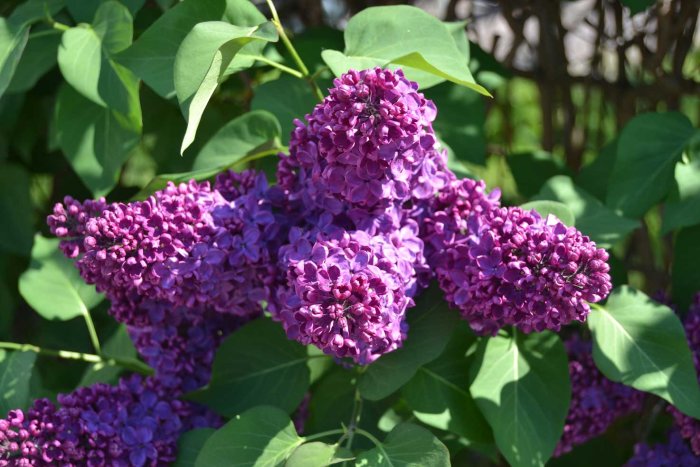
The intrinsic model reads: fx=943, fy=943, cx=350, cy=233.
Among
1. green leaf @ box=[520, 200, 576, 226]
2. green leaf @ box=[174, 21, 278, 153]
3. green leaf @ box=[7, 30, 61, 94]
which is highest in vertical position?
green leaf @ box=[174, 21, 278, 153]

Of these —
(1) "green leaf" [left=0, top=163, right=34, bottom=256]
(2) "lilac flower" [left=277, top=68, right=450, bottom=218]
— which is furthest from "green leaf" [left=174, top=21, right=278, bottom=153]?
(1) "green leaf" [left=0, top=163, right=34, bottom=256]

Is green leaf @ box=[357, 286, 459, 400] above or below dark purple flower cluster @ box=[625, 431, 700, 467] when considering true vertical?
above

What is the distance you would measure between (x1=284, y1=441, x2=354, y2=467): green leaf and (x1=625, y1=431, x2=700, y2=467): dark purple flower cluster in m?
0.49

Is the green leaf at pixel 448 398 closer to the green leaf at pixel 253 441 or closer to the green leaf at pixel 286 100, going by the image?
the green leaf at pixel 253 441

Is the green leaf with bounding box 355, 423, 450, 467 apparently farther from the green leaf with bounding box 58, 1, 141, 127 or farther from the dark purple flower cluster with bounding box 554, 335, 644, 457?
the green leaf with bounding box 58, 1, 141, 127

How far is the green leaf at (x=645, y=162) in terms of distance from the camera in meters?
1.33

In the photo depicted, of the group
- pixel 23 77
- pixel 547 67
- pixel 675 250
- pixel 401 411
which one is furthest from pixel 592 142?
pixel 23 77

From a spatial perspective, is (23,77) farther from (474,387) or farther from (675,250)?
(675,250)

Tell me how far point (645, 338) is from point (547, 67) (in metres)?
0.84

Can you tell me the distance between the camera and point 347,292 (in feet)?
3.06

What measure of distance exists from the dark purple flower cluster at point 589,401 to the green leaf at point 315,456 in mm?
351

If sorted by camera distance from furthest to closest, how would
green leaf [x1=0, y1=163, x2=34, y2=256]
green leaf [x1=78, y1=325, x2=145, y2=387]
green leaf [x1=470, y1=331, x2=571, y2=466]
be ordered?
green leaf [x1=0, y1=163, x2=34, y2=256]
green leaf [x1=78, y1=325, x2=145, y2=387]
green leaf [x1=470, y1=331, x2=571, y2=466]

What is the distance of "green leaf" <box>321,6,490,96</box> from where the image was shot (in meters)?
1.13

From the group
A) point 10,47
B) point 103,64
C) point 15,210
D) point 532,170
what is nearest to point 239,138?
^^^^^^^^^^^^^^^^
• To do: Can you copy all of the material above word for word, leaving out the picture?

• Exercise solution:
The intrinsic model reads: fx=943, fy=943, cx=350, cy=233.
Among
1. green leaf @ box=[520, 200, 576, 226]
2. green leaf @ box=[174, 21, 278, 153]
3. green leaf @ box=[7, 30, 61, 94]
which is highest in vertical position?
green leaf @ box=[174, 21, 278, 153]

Of these —
(1) "green leaf" [left=0, top=163, right=34, bottom=256]
(2) "lilac flower" [left=277, top=68, right=450, bottom=218]
— which is furthest from "green leaf" [left=174, top=21, right=278, bottom=153]?
(1) "green leaf" [left=0, top=163, right=34, bottom=256]

Is green leaf @ box=[357, 286, 459, 400] above or below dark purple flower cluster @ box=[625, 431, 700, 467] when considering true vertical?
above

What is the distance you would measure between (x1=284, y1=441, x2=354, y2=467): green leaf and (x1=625, y1=431, x2=700, y2=467): dark purple flower cluster in m?
0.49

Is the green leaf at pixel 448 398 closer to the green leaf at pixel 253 441 or closer to the green leaf at pixel 286 100, going by the image?
the green leaf at pixel 253 441

Is the green leaf with bounding box 355, 423, 450, 467 apparently farther from the green leaf with bounding box 58, 1, 141, 127 or farther from the dark purple flower cluster with bounding box 554, 335, 644, 457?
the green leaf with bounding box 58, 1, 141, 127

How far is the green leaf at (x=645, y=162) in terms of distance from the camera in meters?
1.33

In the photo depicted, of the group
- pixel 23 77
- pixel 547 67
- pixel 675 250
- pixel 401 411
which one is furthest from pixel 592 142?
pixel 23 77

From a spatial perspective, is (23,77) farther from (474,387) or farther from (675,250)?
(675,250)

Tell me how far point (645, 338) is from point (547, 67) (in metres)?
0.84

Can you tell me the distance between the camera and point 347,292 (in feet)?
3.06

What measure of distance exists from the dark purple flower cluster at point 589,401 to the green leaf at point 315,456 in mm?
351

If sorted by camera distance from furthest to closest, how would
green leaf [x1=0, y1=163, x2=34, y2=256]
green leaf [x1=78, y1=325, x2=145, y2=387]
green leaf [x1=470, y1=331, x2=571, y2=466]
be ordered?
green leaf [x1=0, y1=163, x2=34, y2=256]
green leaf [x1=78, y1=325, x2=145, y2=387]
green leaf [x1=470, y1=331, x2=571, y2=466]

What is the distance of "green leaf" <box>321,6,490,96</box> from where the image was shot (in meters)?
1.13

From the group
A) point 10,47
B) point 103,64
C) point 15,210
D) point 532,170
what is nearest to point 239,138?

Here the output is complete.